Затем он повернулся набок и с тяжелым вздохом произнес:
– Шесть пенсов – "теннер", а шиллинг – "боб". А вот что такое "пони" – я не знаю.
Удостоверившись, что Луис и канак не прикидываются спящими. Волк Ларсен перешел к следующим двум койкам, по правому борту, занятым – как мы увидели, осветив их лампой, – Личем и Джонсоном.
Когда капитан нагнулся над нижней койкой, чтобы прощупать пульс Джонсону, я, стоя с лампой в руках, заметил, что Лич на верхней койке приподнял голову и осторожно глянул вниз. Должно быть, он разгадал хитрость капитана и понял, что сейчас будет уличен, так как лампа внезапно была выбита у меня из рук, и кубрик погрузился в темноту. В тот же миг Лич спрыгнул вниз, прямо на Волка Ларсена.
Звуки, доносившиеся из мрака, напоминали схватку волка с быком. Ларсен взревел, как разъяренный зверь, и Лич зарычал тоже. От этих звуков кровь стыла в жилах. Джонсон, должно быть, тотчас вмешался в драку. Я понял, что его униженное поведение все последние дни было лишь хорошо обдуманным притворством.

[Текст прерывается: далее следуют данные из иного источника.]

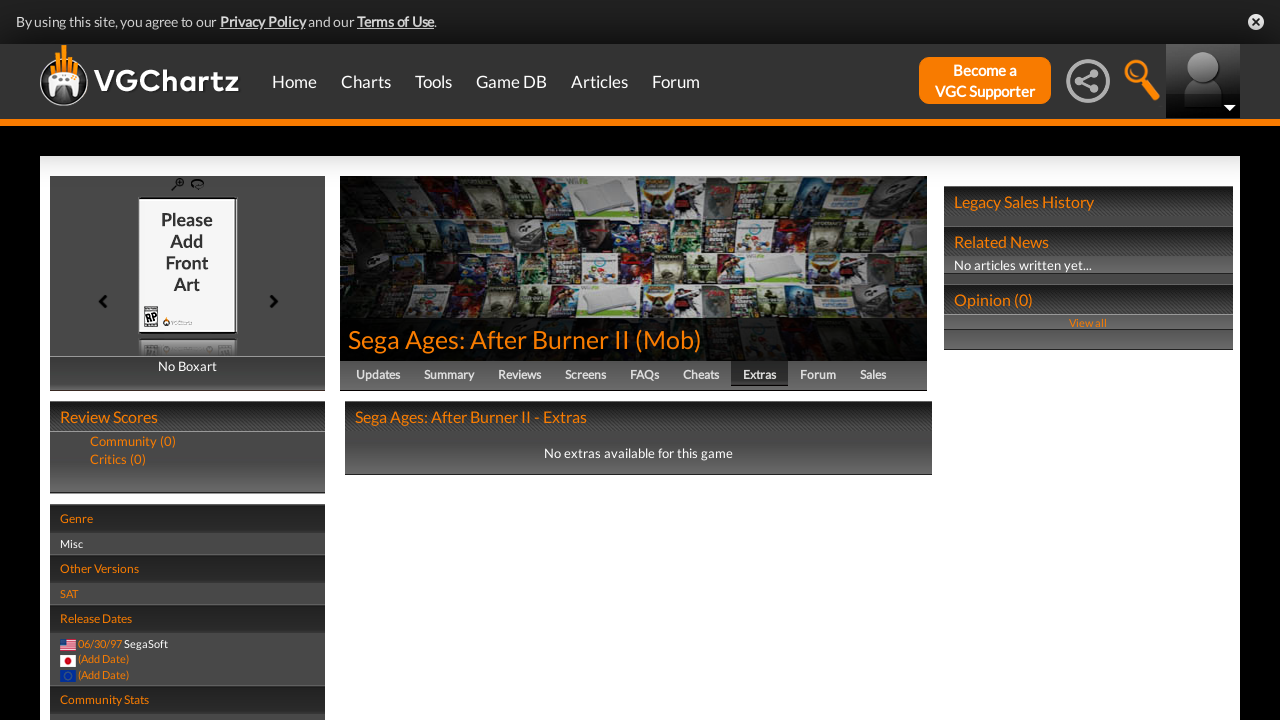

--- FILE ---
content_type: text/html; charset=UTF-8
request_url: https://www.vgchartz.com/games/outgamescore.php
body_size: 78
content:
<ul class="gRvPnavigation">
        <li onclick="FormPage('/games/outgamescore.php','type=User&id=71233','gamescore',0);return false;">Community (0)</li>
        <li onclick="FormPage('/games/outgamescore.php','type=Critic&id=71233','gamescore',0);return false;">Critics (0)</li>
      </ul>
      <div id="gameReviewWrapper"></div>

--- FILE ---
content_type: text/css
request_url: https://www.vgchartz.com/assets/css/gc-forums-responsive_standard.css?assetVersion=1.99037
body_size: 93
content:
@media (min-width: 990px){
  .bet_cell {
	  vertical-align: top;
 	  padding-right: 15px;
	  padding-bottom: 4px;
    font-size: 13px;
  }
	
	#poll_bet_wrap {
		display: flex;
	}
}
@media (max-width:610px) {
  .Responsive .PageNav .pageNavHeader{
		display:none
	}
}
@media (max-width:480px) {
	.Responsive .PageNav
}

Эта схватка в темноте казалась столь ужасной, что я, весь дрожа, прислонился к трапу, не в силах сдвинуться с места. Я снова испытал знакомое сосущее ощущение под ложечкой, всегда появлявшееся у меня при виде физического насилия. Правда, в этот миг я ничего не мог видеть, но до меня долетали звуки ударов и глухой стук сталкивающихся тел. Койки трещали, слышно было тяжелое дыхание, короткие возгласы боли.
Должно быть, в покушении на жизнь капитана и помощника участвовало несколько человек, так как по возросшему шуму я догадался, что Лич и Джонсон уже получили подкрепление со стороны своих товарищей.
– Эй, кто-нибудь, дайте нож! – кричал Лич.
– Двинь его по башке! Вышиби из него мозги! – орал Джонсон.
Но Волк Ларсен больше не издал ни звука. Он молча и свирепо боролся за свою жизнь. Ему приходилось туго. Сразу же сбитый с ног, он не мог подняться, и мне казалось, что, несмотря на его чудовищную силу, положение его безнадежно. О ярости этой борьбы я получил весьма наглядное представление, так как сам был сбит с ног сцепившимися телами и, падая, сильно ушибся. Однако среди общей свалки мне как-то удалось заползти на одну из нижних коек и таким образом убраться с дороги.
– Все сюда! Мы держим его! Попался! – слышал я выкрики Лича.